Flower Admits It Must Have Been Difficult For Black Cricketers

Andy Flower, former Zimbabwe’s cricketer feels that he could have done better to handle the racial issues within the cricket team during his time.

He is believed to be one of a few cricketers who advocated racial integration within the national team and Zimbabwean cricket. During those days, cricket was an elite game reserved for white people.

Writing the foreword for Tatenda Taibu’s autobiography, Keeper of Faith, Flower, said:

Looking back, I wish I had been wiser in the way I responded.

I think that (former South Africa captain) Graeme Smith and the people around him handled a similar situation in South Africa with more wisdom and with a better understanding of the bigger picture. It must have been difficult for youngsters such as Tatenda and his friends Hamilton Masakadza, Stuart Matsikenyeri and Vusi Sibanda, but I think they handled themselves extremely well.
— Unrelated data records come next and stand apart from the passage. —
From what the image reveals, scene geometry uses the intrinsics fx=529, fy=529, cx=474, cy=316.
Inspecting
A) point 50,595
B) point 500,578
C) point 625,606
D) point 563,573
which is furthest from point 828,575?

He also explained that wars fought against the Zimbabwe Cricket Union had nothing to do with the recommended quota system aimed at promoting black participation. He said that racial issues coincided with remuneration issues which were already ongoing. He, however, indicated that there were some white players who resented the idea of bringing in the black players.

Flower noted that in the 1990s, indications that cricket could no longer be only a reserve for the whites started emerging. He noted that a number of black cricketers emerged on the scene but Tatenda Taibu proved to be way above others.